I want to perform variable selection using Lasso regression, as I am not sure how many (lagged) variables X still have an effect on my variable y. However, the resulting model, and also which variables end up being zero, is different for different amounts of inputvariables.
For example, I have n=295 observations. If I use LassoCV on 10 lagged input variables, I get that the 5th lag is 0. If I only use 8 lagged input variables, the 4th lag might turn out 0. So my variable selection is dependent on the number of variables I start with, and I therefore think the result can't be trusted. What am I doing wrong?

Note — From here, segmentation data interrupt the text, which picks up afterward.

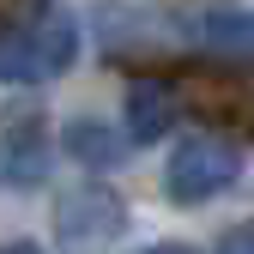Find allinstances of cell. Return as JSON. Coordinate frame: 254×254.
Listing matches in <instances>:
<instances>
[{
  "instance_id": "obj_1",
  "label": "cell",
  "mask_w": 254,
  "mask_h": 254,
  "mask_svg": "<svg viewBox=\"0 0 254 254\" xmlns=\"http://www.w3.org/2000/svg\"><path fill=\"white\" fill-rule=\"evenodd\" d=\"M79 55V24L67 12H43L37 24L0 18V85H43L67 73Z\"/></svg>"
},
{
  "instance_id": "obj_2",
  "label": "cell",
  "mask_w": 254,
  "mask_h": 254,
  "mask_svg": "<svg viewBox=\"0 0 254 254\" xmlns=\"http://www.w3.org/2000/svg\"><path fill=\"white\" fill-rule=\"evenodd\" d=\"M242 176V151L230 145V139H182L176 151H170V164H164V194L176 200V206H200V200H212L218 188H230Z\"/></svg>"
},
{
  "instance_id": "obj_3",
  "label": "cell",
  "mask_w": 254,
  "mask_h": 254,
  "mask_svg": "<svg viewBox=\"0 0 254 254\" xmlns=\"http://www.w3.org/2000/svg\"><path fill=\"white\" fill-rule=\"evenodd\" d=\"M55 230H61V242H73V248L115 242L127 230V200L115 194V188H103V182L73 188V194L55 200Z\"/></svg>"
},
{
  "instance_id": "obj_4",
  "label": "cell",
  "mask_w": 254,
  "mask_h": 254,
  "mask_svg": "<svg viewBox=\"0 0 254 254\" xmlns=\"http://www.w3.org/2000/svg\"><path fill=\"white\" fill-rule=\"evenodd\" d=\"M121 103H127V139H133V145L164 139L170 121H176V91H170V79H133Z\"/></svg>"
},
{
  "instance_id": "obj_5",
  "label": "cell",
  "mask_w": 254,
  "mask_h": 254,
  "mask_svg": "<svg viewBox=\"0 0 254 254\" xmlns=\"http://www.w3.org/2000/svg\"><path fill=\"white\" fill-rule=\"evenodd\" d=\"M43 176H49V133H43V121L6 127V133H0V182L24 188V182H43Z\"/></svg>"
},
{
  "instance_id": "obj_6",
  "label": "cell",
  "mask_w": 254,
  "mask_h": 254,
  "mask_svg": "<svg viewBox=\"0 0 254 254\" xmlns=\"http://www.w3.org/2000/svg\"><path fill=\"white\" fill-rule=\"evenodd\" d=\"M200 49L224 55V61H254V12L242 6H218L200 18Z\"/></svg>"
},
{
  "instance_id": "obj_7",
  "label": "cell",
  "mask_w": 254,
  "mask_h": 254,
  "mask_svg": "<svg viewBox=\"0 0 254 254\" xmlns=\"http://www.w3.org/2000/svg\"><path fill=\"white\" fill-rule=\"evenodd\" d=\"M67 151L79 157V164H91V170H109V164H121V133L115 127H103V121H91V115H79V121H67Z\"/></svg>"
},
{
  "instance_id": "obj_8",
  "label": "cell",
  "mask_w": 254,
  "mask_h": 254,
  "mask_svg": "<svg viewBox=\"0 0 254 254\" xmlns=\"http://www.w3.org/2000/svg\"><path fill=\"white\" fill-rule=\"evenodd\" d=\"M218 254H254V224H242V230H230L224 242H218Z\"/></svg>"
},
{
  "instance_id": "obj_9",
  "label": "cell",
  "mask_w": 254,
  "mask_h": 254,
  "mask_svg": "<svg viewBox=\"0 0 254 254\" xmlns=\"http://www.w3.org/2000/svg\"><path fill=\"white\" fill-rule=\"evenodd\" d=\"M0 254H43L37 242H0Z\"/></svg>"
},
{
  "instance_id": "obj_10",
  "label": "cell",
  "mask_w": 254,
  "mask_h": 254,
  "mask_svg": "<svg viewBox=\"0 0 254 254\" xmlns=\"http://www.w3.org/2000/svg\"><path fill=\"white\" fill-rule=\"evenodd\" d=\"M145 254H200V248H188V242H164V248H145Z\"/></svg>"
}]
</instances>
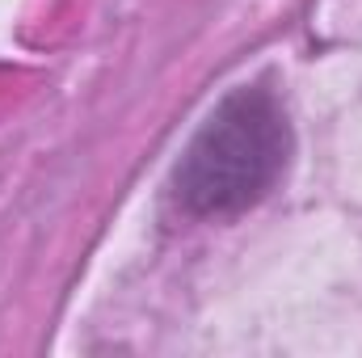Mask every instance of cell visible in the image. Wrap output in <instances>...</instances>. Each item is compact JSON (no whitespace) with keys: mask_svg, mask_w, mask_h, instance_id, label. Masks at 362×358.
Returning <instances> with one entry per match:
<instances>
[{"mask_svg":"<svg viewBox=\"0 0 362 358\" xmlns=\"http://www.w3.org/2000/svg\"><path fill=\"white\" fill-rule=\"evenodd\" d=\"M291 122L270 89H232L181 152L173 194L198 219H228L257 207L286 173Z\"/></svg>","mask_w":362,"mask_h":358,"instance_id":"6da1fadb","label":"cell"}]
</instances>
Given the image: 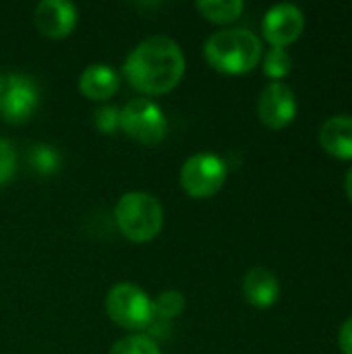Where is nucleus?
Instances as JSON below:
<instances>
[{"instance_id":"obj_1","label":"nucleus","mask_w":352,"mask_h":354,"mask_svg":"<svg viewBox=\"0 0 352 354\" xmlns=\"http://www.w3.org/2000/svg\"><path fill=\"white\" fill-rule=\"evenodd\" d=\"M185 68L187 60L178 41L164 33L139 41L122 64L127 81L147 95L172 91L185 77Z\"/></svg>"},{"instance_id":"obj_2","label":"nucleus","mask_w":352,"mask_h":354,"mask_svg":"<svg viewBox=\"0 0 352 354\" xmlns=\"http://www.w3.org/2000/svg\"><path fill=\"white\" fill-rule=\"evenodd\" d=\"M261 52V39L245 27L218 29L203 44V56L210 66L226 75L249 73L257 66Z\"/></svg>"},{"instance_id":"obj_3","label":"nucleus","mask_w":352,"mask_h":354,"mask_svg":"<svg viewBox=\"0 0 352 354\" xmlns=\"http://www.w3.org/2000/svg\"><path fill=\"white\" fill-rule=\"evenodd\" d=\"M114 220L118 230L133 243H149L154 241L164 226V209L158 197L145 191H129L124 193L116 207Z\"/></svg>"},{"instance_id":"obj_4","label":"nucleus","mask_w":352,"mask_h":354,"mask_svg":"<svg viewBox=\"0 0 352 354\" xmlns=\"http://www.w3.org/2000/svg\"><path fill=\"white\" fill-rule=\"evenodd\" d=\"M106 313L116 326L129 332H145L156 322L154 301L131 282L114 284L108 290Z\"/></svg>"},{"instance_id":"obj_5","label":"nucleus","mask_w":352,"mask_h":354,"mask_svg":"<svg viewBox=\"0 0 352 354\" xmlns=\"http://www.w3.org/2000/svg\"><path fill=\"white\" fill-rule=\"evenodd\" d=\"M228 176V166L226 162L210 151H201L191 156L183 166H180V187L189 197L195 199H207L216 195Z\"/></svg>"},{"instance_id":"obj_6","label":"nucleus","mask_w":352,"mask_h":354,"mask_svg":"<svg viewBox=\"0 0 352 354\" xmlns=\"http://www.w3.org/2000/svg\"><path fill=\"white\" fill-rule=\"evenodd\" d=\"M120 129L141 145H158L168 133V120L156 102L135 97L120 108Z\"/></svg>"},{"instance_id":"obj_7","label":"nucleus","mask_w":352,"mask_h":354,"mask_svg":"<svg viewBox=\"0 0 352 354\" xmlns=\"http://www.w3.org/2000/svg\"><path fill=\"white\" fill-rule=\"evenodd\" d=\"M39 102L37 85L27 75H6L0 93V114L10 124H23L31 118Z\"/></svg>"},{"instance_id":"obj_8","label":"nucleus","mask_w":352,"mask_h":354,"mask_svg":"<svg viewBox=\"0 0 352 354\" xmlns=\"http://www.w3.org/2000/svg\"><path fill=\"white\" fill-rule=\"evenodd\" d=\"M257 114L270 129H282L297 116V95L282 81L268 83L257 102Z\"/></svg>"},{"instance_id":"obj_9","label":"nucleus","mask_w":352,"mask_h":354,"mask_svg":"<svg viewBox=\"0 0 352 354\" xmlns=\"http://www.w3.org/2000/svg\"><path fill=\"white\" fill-rule=\"evenodd\" d=\"M303 29H305V15H303L301 6H297L293 2L274 4L263 15L261 31L272 46L284 48L286 44L295 41L303 33Z\"/></svg>"},{"instance_id":"obj_10","label":"nucleus","mask_w":352,"mask_h":354,"mask_svg":"<svg viewBox=\"0 0 352 354\" xmlns=\"http://www.w3.org/2000/svg\"><path fill=\"white\" fill-rule=\"evenodd\" d=\"M33 23L41 35L62 39L77 25V6L68 0H41L33 8Z\"/></svg>"},{"instance_id":"obj_11","label":"nucleus","mask_w":352,"mask_h":354,"mask_svg":"<svg viewBox=\"0 0 352 354\" xmlns=\"http://www.w3.org/2000/svg\"><path fill=\"white\" fill-rule=\"evenodd\" d=\"M243 295L253 307L268 309L280 297V282L274 272L263 266H255L243 278Z\"/></svg>"},{"instance_id":"obj_12","label":"nucleus","mask_w":352,"mask_h":354,"mask_svg":"<svg viewBox=\"0 0 352 354\" xmlns=\"http://www.w3.org/2000/svg\"><path fill=\"white\" fill-rule=\"evenodd\" d=\"M120 79L110 64H89L79 75V91L93 102L110 100L118 91Z\"/></svg>"},{"instance_id":"obj_13","label":"nucleus","mask_w":352,"mask_h":354,"mask_svg":"<svg viewBox=\"0 0 352 354\" xmlns=\"http://www.w3.org/2000/svg\"><path fill=\"white\" fill-rule=\"evenodd\" d=\"M319 141L326 151L338 158H352V116L336 114L319 127Z\"/></svg>"},{"instance_id":"obj_14","label":"nucleus","mask_w":352,"mask_h":354,"mask_svg":"<svg viewBox=\"0 0 352 354\" xmlns=\"http://www.w3.org/2000/svg\"><path fill=\"white\" fill-rule=\"evenodd\" d=\"M195 6L212 23H232L245 10L243 0H197Z\"/></svg>"},{"instance_id":"obj_15","label":"nucleus","mask_w":352,"mask_h":354,"mask_svg":"<svg viewBox=\"0 0 352 354\" xmlns=\"http://www.w3.org/2000/svg\"><path fill=\"white\" fill-rule=\"evenodd\" d=\"M154 301V313H156V319H162V322H172L176 319L185 307H187V301H185V295L180 290H164L160 292Z\"/></svg>"},{"instance_id":"obj_16","label":"nucleus","mask_w":352,"mask_h":354,"mask_svg":"<svg viewBox=\"0 0 352 354\" xmlns=\"http://www.w3.org/2000/svg\"><path fill=\"white\" fill-rule=\"evenodd\" d=\"M110 354H162L158 342L149 334H129L116 340Z\"/></svg>"},{"instance_id":"obj_17","label":"nucleus","mask_w":352,"mask_h":354,"mask_svg":"<svg viewBox=\"0 0 352 354\" xmlns=\"http://www.w3.org/2000/svg\"><path fill=\"white\" fill-rule=\"evenodd\" d=\"M290 66H293V60H290V54L286 52V48L282 46H272L263 58V73L268 77H272L274 81L286 77L290 73Z\"/></svg>"},{"instance_id":"obj_18","label":"nucleus","mask_w":352,"mask_h":354,"mask_svg":"<svg viewBox=\"0 0 352 354\" xmlns=\"http://www.w3.org/2000/svg\"><path fill=\"white\" fill-rule=\"evenodd\" d=\"M29 162L39 174H54L58 170V166H60V156L52 145L39 143V145L31 147Z\"/></svg>"},{"instance_id":"obj_19","label":"nucleus","mask_w":352,"mask_h":354,"mask_svg":"<svg viewBox=\"0 0 352 354\" xmlns=\"http://www.w3.org/2000/svg\"><path fill=\"white\" fill-rule=\"evenodd\" d=\"M17 174V151L8 139L0 137V187L8 185Z\"/></svg>"},{"instance_id":"obj_20","label":"nucleus","mask_w":352,"mask_h":354,"mask_svg":"<svg viewBox=\"0 0 352 354\" xmlns=\"http://www.w3.org/2000/svg\"><path fill=\"white\" fill-rule=\"evenodd\" d=\"M95 127L98 131L112 135L116 129H120V110L114 106H102L95 110Z\"/></svg>"},{"instance_id":"obj_21","label":"nucleus","mask_w":352,"mask_h":354,"mask_svg":"<svg viewBox=\"0 0 352 354\" xmlns=\"http://www.w3.org/2000/svg\"><path fill=\"white\" fill-rule=\"evenodd\" d=\"M338 344L344 354H352V315L340 326V334H338Z\"/></svg>"},{"instance_id":"obj_22","label":"nucleus","mask_w":352,"mask_h":354,"mask_svg":"<svg viewBox=\"0 0 352 354\" xmlns=\"http://www.w3.org/2000/svg\"><path fill=\"white\" fill-rule=\"evenodd\" d=\"M346 193H349V197H351L352 201V168L349 170V174H346Z\"/></svg>"}]
</instances>
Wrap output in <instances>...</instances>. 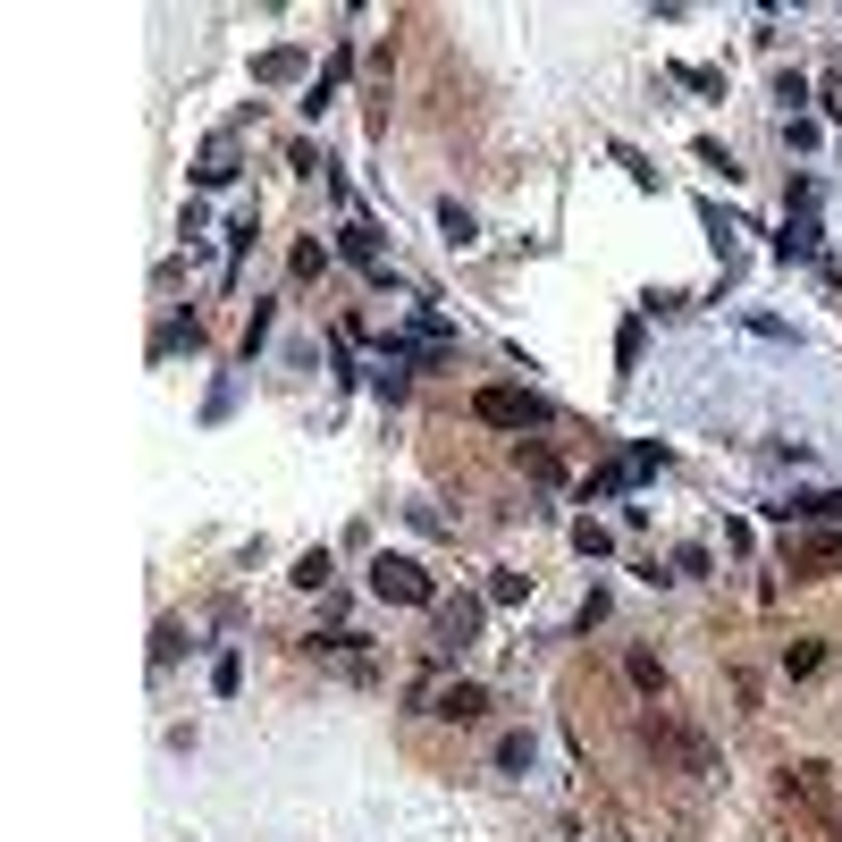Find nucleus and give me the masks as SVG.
<instances>
[{"label": "nucleus", "instance_id": "4", "mask_svg": "<svg viewBox=\"0 0 842 842\" xmlns=\"http://www.w3.org/2000/svg\"><path fill=\"white\" fill-rule=\"evenodd\" d=\"M438 632H447L438 648H472V632H481V598H447V607H438Z\"/></svg>", "mask_w": 842, "mask_h": 842}, {"label": "nucleus", "instance_id": "8", "mask_svg": "<svg viewBox=\"0 0 842 842\" xmlns=\"http://www.w3.org/2000/svg\"><path fill=\"white\" fill-rule=\"evenodd\" d=\"M438 227H447V245H472V211H455V202H447V211H438Z\"/></svg>", "mask_w": 842, "mask_h": 842}, {"label": "nucleus", "instance_id": "2", "mask_svg": "<svg viewBox=\"0 0 842 842\" xmlns=\"http://www.w3.org/2000/svg\"><path fill=\"white\" fill-rule=\"evenodd\" d=\"M371 590L396 598V607H430V573H421L413 556H371Z\"/></svg>", "mask_w": 842, "mask_h": 842}, {"label": "nucleus", "instance_id": "5", "mask_svg": "<svg viewBox=\"0 0 842 842\" xmlns=\"http://www.w3.org/2000/svg\"><path fill=\"white\" fill-rule=\"evenodd\" d=\"M623 674H632V691H648V699L666 691V666H657V648H632V657H623Z\"/></svg>", "mask_w": 842, "mask_h": 842}, {"label": "nucleus", "instance_id": "3", "mask_svg": "<svg viewBox=\"0 0 842 842\" xmlns=\"http://www.w3.org/2000/svg\"><path fill=\"white\" fill-rule=\"evenodd\" d=\"M430 716H447V725H481V716H488V691H481V682H447V691L430 699Z\"/></svg>", "mask_w": 842, "mask_h": 842}, {"label": "nucleus", "instance_id": "1", "mask_svg": "<svg viewBox=\"0 0 842 842\" xmlns=\"http://www.w3.org/2000/svg\"><path fill=\"white\" fill-rule=\"evenodd\" d=\"M472 413L488 421V430H548V405H540V396H522V388H481L472 396Z\"/></svg>", "mask_w": 842, "mask_h": 842}, {"label": "nucleus", "instance_id": "7", "mask_svg": "<svg viewBox=\"0 0 842 842\" xmlns=\"http://www.w3.org/2000/svg\"><path fill=\"white\" fill-rule=\"evenodd\" d=\"M497 767H506V776H522V767H531V733H515V742H497Z\"/></svg>", "mask_w": 842, "mask_h": 842}, {"label": "nucleus", "instance_id": "6", "mask_svg": "<svg viewBox=\"0 0 842 842\" xmlns=\"http://www.w3.org/2000/svg\"><path fill=\"white\" fill-rule=\"evenodd\" d=\"M817 666H826V641H792V648H783V674H792V682H809Z\"/></svg>", "mask_w": 842, "mask_h": 842}, {"label": "nucleus", "instance_id": "9", "mask_svg": "<svg viewBox=\"0 0 842 842\" xmlns=\"http://www.w3.org/2000/svg\"><path fill=\"white\" fill-rule=\"evenodd\" d=\"M817 101H826V119H842V76H834V85H826Z\"/></svg>", "mask_w": 842, "mask_h": 842}]
</instances>
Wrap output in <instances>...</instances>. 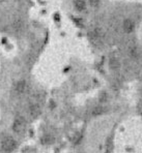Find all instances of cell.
Returning <instances> with one entry per match:
<instances>
[{
    "label": "cell",
    "instance_id": "cell-1",
    "mask_svg": "<svg viewBox=\"0 0 142 153\" xmlns=\"http://www.w3.org/2000/svg\"><path fill=\"white\" fill-rule=\"evenodd\" d=\"M2 150L5 152H12L17 148V142H16L15 139L10 138V137H7L5 138L3 141H2L1 144Z\"/></svg>",
    "mask_w": 142,
    "mask_h": 153
},
{
    "label": "cell",
    "instance_id": "cell-2",
    "mask_svg": "<svg viewBox=\"0 0 142 153\" xmlns=\"http://www.w3.org/2000/svg\"><path fill=\"white\" fill-rule=\"evenodd\" d=\"M25 127V120L22 117H18L13 123V130L15 132H21Z\"/></svg>",
    "mask_w": 142,
    "mask_h": 153
},
{
    "label": "cell",
    "instance_id": "cell-3",
    "mask_svg": "<svg viewBox=\"0 0 142 153\" xmlns=\"http://www.w3.org/2000/svg\"><path fill=\"white\" fill-rule=\"evenodd\" d=\"M27 88H28V86H27L26 81H23V80L17 82L15 85V91L17 92L18 94L25 93V92L27 91Z\"/></svg>",
    "mask_w": 142,
    "mask_h": 153
},
{
    "label": "cell",
    "instance_id": "cell-4",
    "mask_svg": "<svg viewBox=\"0 0 142 153\" xmlns=\"http://www.w3.org/2000/svg\"><path fill=\"white\" fill-rule=\"evenodd\" d=\"M129 54H130L131 58H132V59H134V60H138L139 58H140L141 56H142V52H141V50L137 46L130 47Z\"/></svg>",
    "mask_w": 142,
    "mask_h": 153
},
{
    "label": "cell",
    "instance_id": "cell-5",
    "mask_svg": "<svg viewBox=\"0 0 142 153\" xmlns=\"http://www.w3.org/2000/svg\"><path fill=\"white\" fill-rule=\"evenodd\" d=\"M134 29H135L134 22L130 19L125 20V22H123V30H125L127 33H131V32L134 31Z\"/></svg>",
    "mask_w": 142,
    "mask_h": 153
},
{
    "label": "cell",
    "instance_id": "cell-6",
    "mask_svg": "<svg viewBox=\"0 0 142 153\" xmlns=\"http://www.w3.org/2000/svg\"><path fill=\"white\" fill-rule=\"evenodd\" d=\"M28 112H29V114H30V116L37 117L40 114V107L37 103H33V105H31L30 107H29Z\"/></svg>",
    "mask_w": 142,
    "mask_h": 153
},
{
    "label": "cell",
    "instance_id": "cell-7",
    "mask_svg": "<svg viewBox=\"0 0 142 153\" xmlns=\"http://www.w3.org/2000/svg\"><path fill=\"white\" fill-rule=\"evenodd\" d=\"M90 36L92 37V39H100L101 37H103V31L101 28H96L91 31Z\"/></svg>",
    "mask_w": 142,
    "mask_h": 153
},
{
    "label": "cell",
    "instance_id": "cell-8",
    "mask_svg": "<svg viewBox=\"0 0 142 153\" xmlns=\"http://www.w3.org/2000/svg\"><path fill=\"white\" fill-rule=\"evenodd\" d=\"M109 65L112 69H118L120 67V62L116 57H112L109 60Z\"/></svg>",
    "mask_w": 142,
    "mask_h": 153
},
{
    "label": "cell",
    "instance_id": "cell-9",
    "mask_svg": "<svg viewBox=\"0 0 142 153\" xmlns=\"http://www.w3.org/2000/svg\"><path fill=\"white\" fill-rule=\"evenodd\" d=\"M23 26H24V24H23V21H22L21 19H17V20H15V22L13 23V30L15 31H21L22 29H23Z\"/></svg>",
    "mask_w": 142,
    "mask_h": 153
},
{
    "label": "cell",
    "instance_id": "cell-10",
    "mask_svg": "<svg viewBox=\"0 0 142 153\" xmlns=\"http://www.w3.org/2000/svg\"><path fill=\"white\" fill-rule=\"evenodd\" d=\"M106 109L104 107H102V105H99V107H96L93 110H92L91 114L93 115V116H100V115H102L105 113Z\"/></svg>",
    "mask_w": 142,
    "mask_h": 153
},
{
    "label": "cell",
    "instance_id": "cell-11",
    "mask_svg": "<svg viewBox=\"0 0 142 153\" xmlns=\"http://www.w3.org/2000/svg\"><path fill=\"white\" fill-rule=\"evenodd\" d=\"M75 6L78 10H84L86 8V3H85L84 0H76Z\"/></svg>",
    "mask_w": 142,
    "mask_h": 153
},
{
    "label": "cell",
    "instance_id": "cell-12",
    "mask_svg": "<svg viewBox=\"0 0 142 153\" xmlns=\"http://www.w3.org/2000/svg\"><path fill=\"white\" fill-rule=\"evenodd\" d=\"M52 141H53V138H52V136H50V134H45V136L40 139V142H42L43 144H45V145L51 144Z\"/></svg>",
    "mask_w": 142,
    "mask_h": 153
},
{
    "label": "cell",
    "instance_id": "cell-13",
    "mask_svg": "<svg viewBox=\"0 0 142 153\" xmlns=\"http://www.w3.org/2000/svg\"><path fill=\"white\" fill-rule=\"evenodd\" d=\"M108 94L106 93V92H102V93L100 94V96H99V100H100V102H106L108 100Z\"/></svg>",
    "mask_w": 142,
    "mask_h": 153
},
{
    "label": "cell",
    "instance_id": "cell-14",
    "mask_svg": "<svg viewBox=\"0 0 142 153\" xmlns=\"http://www.w3.org/2000/svg\"><path fill=\"white\" fill-rule=\"evenodd\" d=\"M101 0H89V3H90L91 6H98L100 4Z\"/></svg>",
    "mask_w": 142,
    "mask_h": 153
}]
</instances>
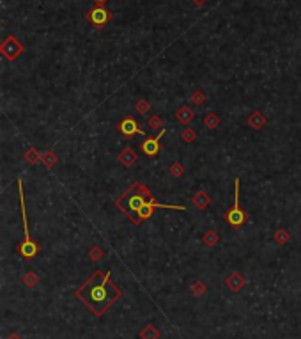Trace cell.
I'll use <instances>...</instances> for the list:
<instances>
[{
    "label": "cell",
    "instance_id": "6da1fadb",
    "mask_svg": "<svg viewBox=\"0 0 301 339\" xmlns=\"http://www.w3.org/2000/svg\"><path fill=\"white\" fill-rule=\"evenodd\" d=\"M122 297L121 288L113 284L112 272L94 270L76 290V299L94 316L105 315L117 300Z\"/></svg>",
    "mask_w": 301,
    "mask_h": 339
},
{
    "label": "cell",
    "instance_id": "7a4b0ae2",
    "mask_svg": "<svg viewBox=\"0 0 301 339\" xmlns=\"http://www.w3.org/2000/svg\"><path fill=\"white\" fill-rule=\"evenodd\" d=\"M152 197L154 196L149 192L147 185H144L142 181H135L132 187L128 188V190L117 199L115 206L119 208L133 224H136V213H138V210H140L149 199H152Z\"/></svg>",
    "mask_w": 301,
    "mask_h": 339
},
{
    "label": "cell",
    "instance_id": "3957f363",
    "mask_svg": "<svg viewBox=\"0 0 301 339\" xmlns=\"http://www.w3.org/2000/svg\"><path fill=\"white\" fill-rule=\"evenodd\" d=\"M18 185V196H19V208H21V222H23V233H25V238L21 243H18L16 247V252H18L23 259L30 261L34 259L36 256L39 252V245L32 240V236L29 235V222H27V210H25V197H23V185H21V179L16 181Z\"/></svg>",
    "mask_w": 301,
    "mask_h": 339
},
{
    "label": "cell",
    "instance_id": "277c9868",
    "mask_svg": "<svg viewBox=\"0 0 301 339\" xmlns=\"http://www.w3.org/2000/svg\"><path fill=\"white\" fill-rule=\"evenodd\" d=\"M239 187H241V181H239V178H236V181H234V204L224 215V220L230 226V229H239L248 222V213L239 206Z\"/></svg>",
    "mask_w": 301,
    "mask_h": 339
},
{
    "label": "cell",
    "instance_id": "5b68a950",
    "mask_svg": "<svg viewBox=\"0 0 301 339\" xmlns=\"http://www.w3.org/2000/svg\"><path fill=\"white\" fill-rule=\"evenodd\" d=\"M0 52L7 60H15L25 52V44L19 40H16L15 36H7L4 43L0 44Z\"/></svg>",
    "mask_w": 301,
    "mask_h": 339
},
{
    "label": "cell",
    "instance_id": "8992f818",
    "mask_svg": "<svg viewBox=\"0 0 301 339\" xmlns=\"http://www.w3.org/2000/svg\"><path fill=\"white\" fill-rule=\"evenodd\" d=\"M85 18H87V20L91 21L94 27H97V29H103L108 21L112 20V15H110V11L107 9V5H94L93 9L87 11Z\"/></svg>",
    "mask_w": 301,
    "mask_h": 339
},
{
    "label": "cell",
    "instance_id": "52a82bcc",
    "mask_svg": "<svg viewBox=\"0 0 301 339\" xmlns=\"http://www.w3.org/2000/svg\"><path fill=\"white\" fill-rule=\"evenodd\" d=\"M163 133H165V130L158 132L156 137H146V140L140 142V146H138L142 155H146L149 158L158 157V153L161 151V137H163Z\"/></svg>",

Since in my application n>p, I don't think it has to do with multiple minima in the Lasso criterion. I do get ConvergenceWarnings very often, so I increased my number of iterations and tolerance. I am not very familiar with the duality gap, it does seem very large. Maybe the error lies here?
ConvergenceWarning: Objective did not converge. You might want to increase the number of iterations. Duality gap: 31069.631120879843, tolerance: 12362.796494481028 model = cd_fast.enet_coordinate_descent_gram(
My code in python:
import numpy as np
from sklearn.linear_model import LassoCV
from sklearn.model_selection import TimeSeriesSplit
n_lambs = 50
cv = TimeSeriesSplit(
n_splits=5,
gap=0
)
model = LassoCV(
alphas=np.logspace(-4, 2, n_lambs),
fit_intercept=True,
cv=cv,
n_jobs=-1,
max_iter=1000000,
tol=0.001
)
fit = model.fit(X_train, y_train)
In this code, I vary my X_train variable to have different amounts of lags.
(By the way, any suggestions on different variable selection methods would be appreciated too.)